The Health Ombudsman stripped her of her nursing registration as of January 14, 2019 and banned her from applying for registration for two years. Read more here: Jail term conviction leads to two-year ban for nurse

The court heard she had been diagnosed with an anti social personality disorder on the basis of three elements - she fails to conform to social norms by offending, repeated lying for profit and/or pleasure and lack of remorse over stealing.

The New Zealand-born Australian citizen's criminal record included being sentenced in Rockhampton Magistrates Court in October 2006 for failing to declare ­employment while on Centrelink payments, gaining $9,674.43. She had failed to report employment income between April 29, 2004 and October 12, 2005.

She was released on a two year good behaviour bond with a recognisance of $1000, fined $750 and ordered to pay the outstanding debt of $7849.63.

Seven years later, Armstrong was sentenced again in Rockhampton Magistrates Court for like offending of over $22,000 across 85 fortnights between August 16, 2007 and November 17, 2010.

She was sentenced to nine months prison, released after two and on a good behaviour bond for two years with a recognisance of $1000. Armstrong was also fined $1000.

One week after her release from prison, she started offending again and only had a seven month gap in offending when she was taken into custody to serve the remainder of previous sentence.

"It seems your time in custody did not assist your rehabilitation," Judge Burnett said.
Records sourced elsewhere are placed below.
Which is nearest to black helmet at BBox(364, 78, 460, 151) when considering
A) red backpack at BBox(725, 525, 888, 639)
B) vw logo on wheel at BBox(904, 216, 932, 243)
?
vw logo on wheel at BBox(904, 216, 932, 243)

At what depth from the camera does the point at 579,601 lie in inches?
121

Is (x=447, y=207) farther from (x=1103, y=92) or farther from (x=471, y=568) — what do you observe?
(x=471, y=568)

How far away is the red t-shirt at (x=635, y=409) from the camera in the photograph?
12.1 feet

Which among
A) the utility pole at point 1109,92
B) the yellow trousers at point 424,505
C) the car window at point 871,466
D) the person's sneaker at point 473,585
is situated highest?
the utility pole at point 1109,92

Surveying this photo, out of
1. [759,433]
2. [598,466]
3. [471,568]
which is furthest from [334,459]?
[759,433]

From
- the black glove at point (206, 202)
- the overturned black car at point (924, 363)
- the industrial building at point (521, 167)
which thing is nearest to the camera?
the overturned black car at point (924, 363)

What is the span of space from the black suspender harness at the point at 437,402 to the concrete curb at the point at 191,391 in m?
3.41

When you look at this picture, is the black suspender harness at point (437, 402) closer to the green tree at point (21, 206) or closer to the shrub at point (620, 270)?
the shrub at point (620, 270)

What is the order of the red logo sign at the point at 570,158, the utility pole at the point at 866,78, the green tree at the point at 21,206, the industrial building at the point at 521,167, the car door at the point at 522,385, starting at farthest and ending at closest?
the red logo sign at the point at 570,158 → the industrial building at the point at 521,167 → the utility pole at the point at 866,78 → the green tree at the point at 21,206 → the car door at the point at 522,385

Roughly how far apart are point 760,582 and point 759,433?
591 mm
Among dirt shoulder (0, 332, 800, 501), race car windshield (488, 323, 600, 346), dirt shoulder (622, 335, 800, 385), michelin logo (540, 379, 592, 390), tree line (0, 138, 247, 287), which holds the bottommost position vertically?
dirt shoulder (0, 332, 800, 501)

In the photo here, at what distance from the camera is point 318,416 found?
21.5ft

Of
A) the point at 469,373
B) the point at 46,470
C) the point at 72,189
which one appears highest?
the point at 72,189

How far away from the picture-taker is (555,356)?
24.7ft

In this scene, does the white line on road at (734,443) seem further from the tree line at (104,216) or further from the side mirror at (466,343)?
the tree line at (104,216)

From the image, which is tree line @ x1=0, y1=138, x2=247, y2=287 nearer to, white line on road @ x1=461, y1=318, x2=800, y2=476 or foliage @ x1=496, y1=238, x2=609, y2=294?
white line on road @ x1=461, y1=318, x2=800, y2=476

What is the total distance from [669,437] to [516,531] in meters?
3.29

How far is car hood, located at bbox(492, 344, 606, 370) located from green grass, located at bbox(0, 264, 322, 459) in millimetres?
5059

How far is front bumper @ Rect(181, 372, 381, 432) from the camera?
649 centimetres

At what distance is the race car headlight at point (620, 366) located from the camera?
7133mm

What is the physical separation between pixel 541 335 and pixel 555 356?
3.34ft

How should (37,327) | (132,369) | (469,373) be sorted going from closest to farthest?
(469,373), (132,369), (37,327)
"These allowances are paid to people most deserving in our community."

He said it created tension in the community when people saw underdeserving people get these benefits.

Armstrong's offending was picked up by the Australian Tax Office using the Data Match program.

Judge Burnett ordered Armstrong to a 2.5 year prison term to be released after eight months on a three year good behaviour bond with a $1000 recognisance and 18 months probation.

He also ordered she pay back the $52,836.45.